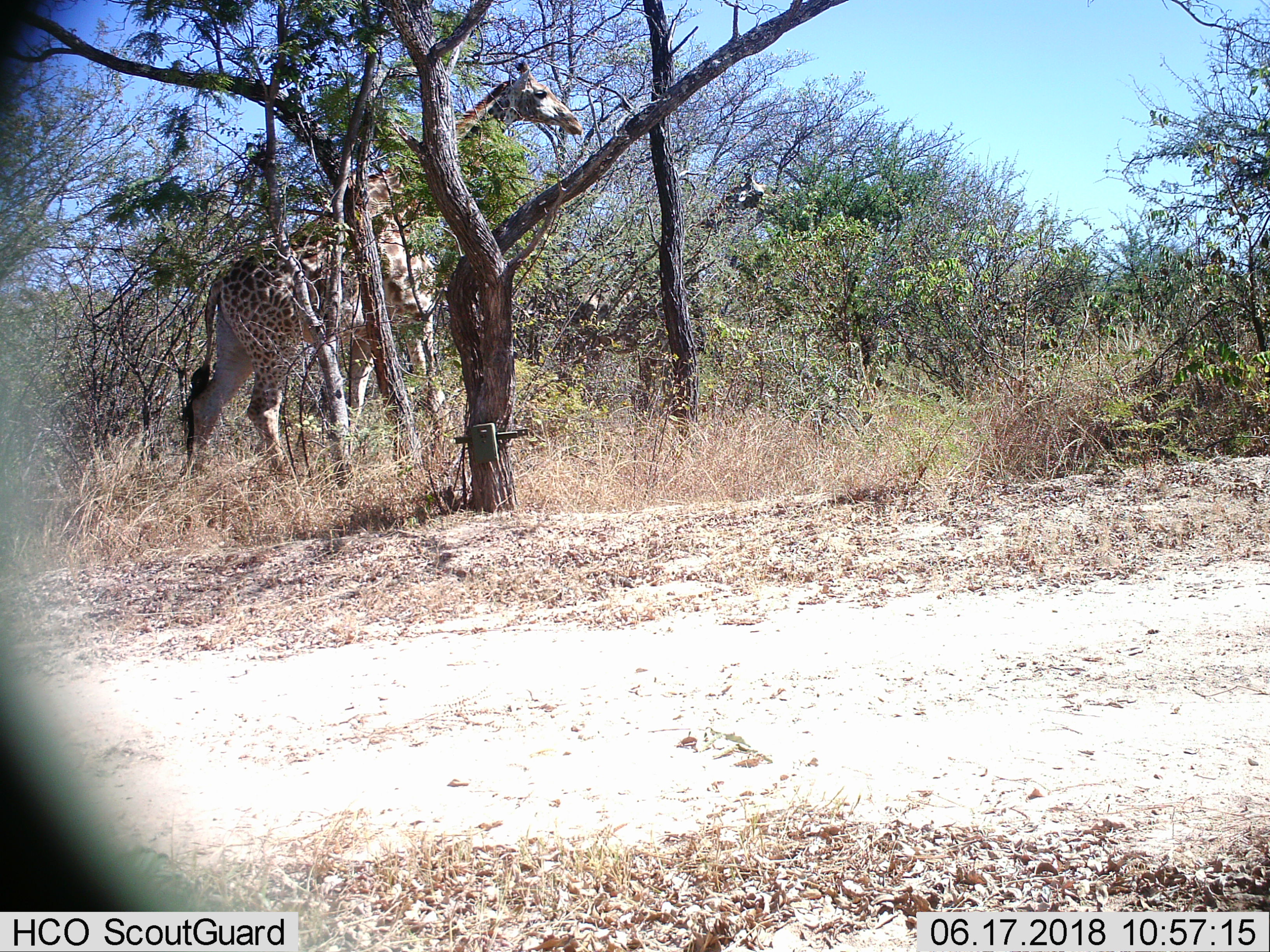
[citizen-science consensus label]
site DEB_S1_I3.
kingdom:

**********

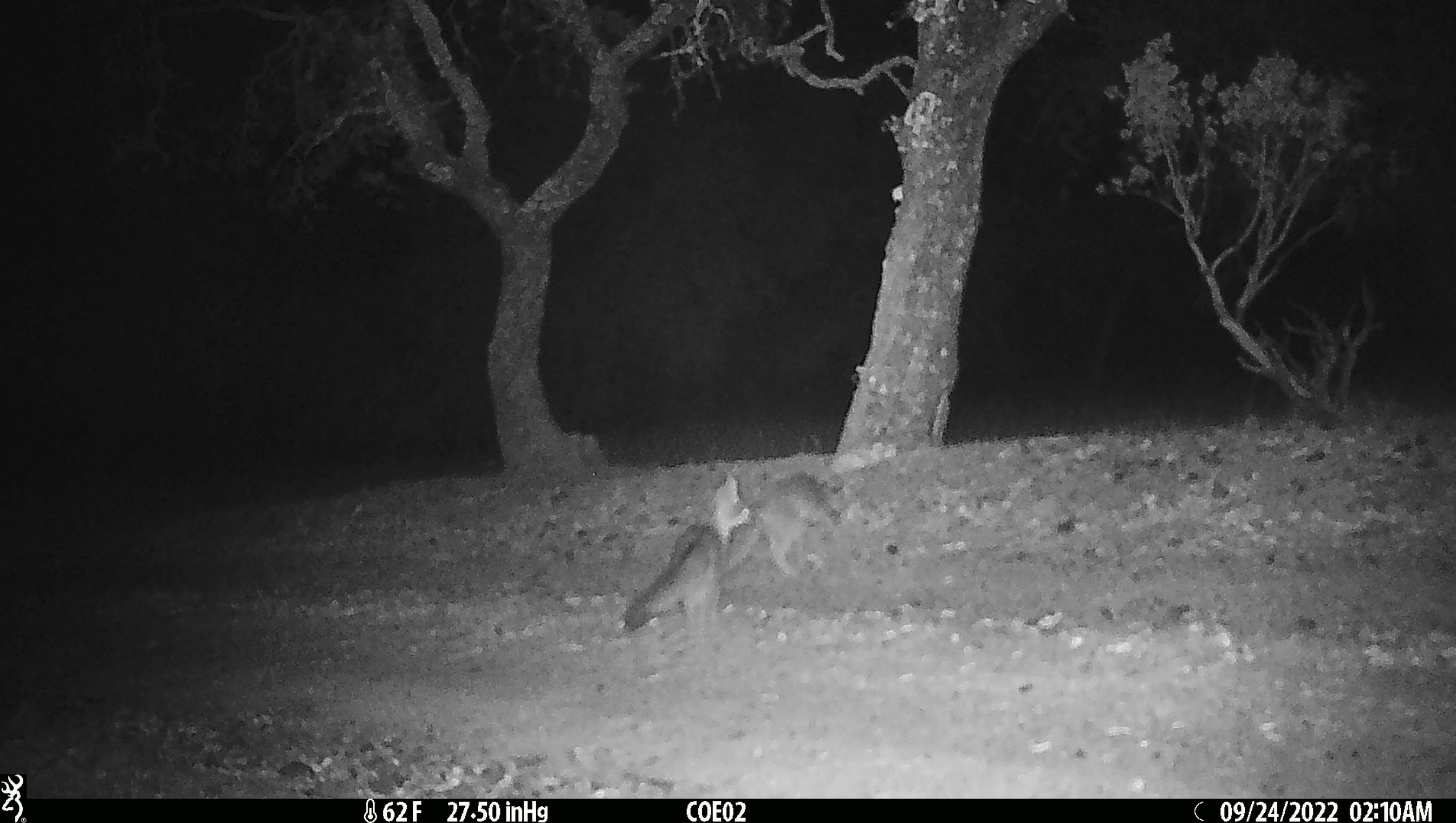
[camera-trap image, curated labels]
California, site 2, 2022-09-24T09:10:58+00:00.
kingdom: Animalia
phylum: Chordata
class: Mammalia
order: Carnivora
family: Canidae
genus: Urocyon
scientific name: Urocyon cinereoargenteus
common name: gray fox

**********

- [What to work on]:
Retype only the lines above between the line with "kingdom: Animalia" and the line with "common name: gray fox", counting those two lines as well, and keep every character as it is.

- [Result for this exercise]:
kingdom: Animalia
phylum: Chordata
class: Mammalia
order: Carnivora
family: Canidae
genus: Urocyon
scientific name: Urocyon cinereoargenteus
common name: gray fox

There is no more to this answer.